Dans la deuxième partie, le personnage raconte enfin une histoire qui lui est arrivée. Et là... c'est l'explosion. La honte, la colère, la folie, le regret, l'amour, le désespoir, tous les sentiments les plus abjects se fracassent contre les plus hauts idéaux, le rêve se brise contre les récifs de la réalité. Le personnage veut vivre, le personnage veut aimer, mais il ne peut pas, non, jamais il ne le pourra. Il se rit de la Terre entière, méprise ses frères et piétine les catins comme un roi dément, un despote supérieur à toute chose, puis il s'agenouille, il s'humilie comme le dernier des hommes, mendie un geste d'affection, une amitié perdue, un baiser rejeté.
Jamais auparavant je n'avais pénétré si profondément l'auto-destruction maladive, jamais je ne m'étais senti si proche d'un personnage contradictoire, méprisable et pourtant sublime dans son humanité magistralement dévoilée par un Dostoïevski qui entamait avec ce livre sa plus grande période littéraire, la porte d'entrée idéale pour un lecteur novice qui souhaite découvrir l'oeuvre du génie russe avec un livre aux dimensions plus modestes que ses encyclopédiques chefs-d'oeuvre tel "L'Idiot".
Ce livre m'a retourné sans que je m'y attende, trompé par la relative lourdeur de son introduction.
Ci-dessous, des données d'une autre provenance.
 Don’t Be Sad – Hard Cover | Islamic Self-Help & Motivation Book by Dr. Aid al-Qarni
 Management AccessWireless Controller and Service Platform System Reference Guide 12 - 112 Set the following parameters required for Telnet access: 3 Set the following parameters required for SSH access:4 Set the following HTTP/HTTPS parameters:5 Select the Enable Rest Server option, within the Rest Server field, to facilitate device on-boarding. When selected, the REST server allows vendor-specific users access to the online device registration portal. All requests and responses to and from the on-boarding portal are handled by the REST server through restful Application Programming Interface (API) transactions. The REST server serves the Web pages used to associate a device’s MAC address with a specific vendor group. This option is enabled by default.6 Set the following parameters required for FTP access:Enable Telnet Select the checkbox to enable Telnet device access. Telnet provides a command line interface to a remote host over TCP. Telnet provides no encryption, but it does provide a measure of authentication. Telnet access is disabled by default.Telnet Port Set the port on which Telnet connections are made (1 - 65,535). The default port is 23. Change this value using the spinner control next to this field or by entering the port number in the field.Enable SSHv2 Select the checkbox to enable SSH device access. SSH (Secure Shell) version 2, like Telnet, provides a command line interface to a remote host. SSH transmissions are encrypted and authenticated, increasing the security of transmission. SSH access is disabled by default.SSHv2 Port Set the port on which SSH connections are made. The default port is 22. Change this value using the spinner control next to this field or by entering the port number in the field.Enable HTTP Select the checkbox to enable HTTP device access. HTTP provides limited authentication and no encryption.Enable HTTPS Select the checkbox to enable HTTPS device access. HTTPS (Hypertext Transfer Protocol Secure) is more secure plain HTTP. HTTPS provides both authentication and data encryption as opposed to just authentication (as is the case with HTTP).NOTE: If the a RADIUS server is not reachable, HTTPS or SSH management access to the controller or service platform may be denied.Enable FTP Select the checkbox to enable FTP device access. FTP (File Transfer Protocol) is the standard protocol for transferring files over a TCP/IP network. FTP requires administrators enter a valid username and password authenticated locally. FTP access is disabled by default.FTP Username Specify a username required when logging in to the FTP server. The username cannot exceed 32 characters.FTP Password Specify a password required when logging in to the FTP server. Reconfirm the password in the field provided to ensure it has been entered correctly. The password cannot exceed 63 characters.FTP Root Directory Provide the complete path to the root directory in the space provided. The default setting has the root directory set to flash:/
La fin m'a poignardé le coeur et m'a fait souffrir, oui, souffrir au point d'en avoir les larmes aux yeux. Comment est-il possible de croire autant en un personnage de fiction ? Parce qu'il est absurde, justement, aussi brillamment absurde que l'est l'humanité. Aussi absurde que je peux l'être, prisonnier de ma condition d'Homme.
PS: je ne peux que louer la traduction de Lily Denis, chez Flammarion, pleine de vie, de répétitions, de phrases légèrement boiteuses, mélangeant vocabulaire soutenu et grossièretés, bref, un style plus proche de l'oralité et donc du véritable style de Dostoïevski. De plus, la préface de cette édition propose une interprétation très convaincante de la logique sous-jacente à l'apparente absurdité du personnage principal. Définitivement un must.